Revise the Shooting Schedule and Logistics -- I shot all of these in one long go because it was easier to build a set, get some friends together and do my make-up once every 4-6 months than every week. If I was gonna do this on the regular, I'd need a permanent set and have to plan on shooting one to two episodes in a go. I'd probably opt for a monthly schedule of actual shows, then keep the online content fresh in other ways.

More Dynamic Filming Techniques -- I used to just put the camera on a tri-pod and then go for it. Partly this was to emulate old fashioned TV, but mostly it was because it was easy. Even on a show that is pretty simple, like a news cast, you'll see plenty of cuts and change-ups between close, medium and wide shots. It feels totally natural and helps sustain interest and move the viewer's focus.  They can do this because they are working with multiple cameras -- you can fake the effect with editing, but doing so with two VCR's and your finger on "pause" is not easy.

With the much easier to use digital tools available now, I could do this with more success. I could also purchase a couple of inexpensive digital cameras (the kind they use for web-cams), set them on tripods and focus them to specific marks in the set so that I could get non-faked multi-camera footage and then edit them with a single audio track.

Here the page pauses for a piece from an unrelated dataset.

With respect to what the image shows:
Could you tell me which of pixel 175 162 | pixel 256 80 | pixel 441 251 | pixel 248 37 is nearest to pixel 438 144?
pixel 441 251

Merch -- There are lots of cool and cost friendly options for small batch custom printing on demand these days. Which is awesome because you can offer a wide selection of branded merchandise (Undead Hepcat flasks, beer coozies...) without having to maintain (and purchase up front) a large inventory. You could design them in advance and basically sell them at or just above cost -- it helps build awareness, and maybe more importantly "participation," but could potentially also be a revenue source.

Shorten the Name -- In addition to being not that great of a joke in the first place, "Borris Cirrosis" gets sabotaged by the fact that I mis-spelled it. "Borris, The Undead Hepcat" works on its own. we'll see.


  1. Batwolf Biker would definitely make a guest appearance, whether Borris liked it or not!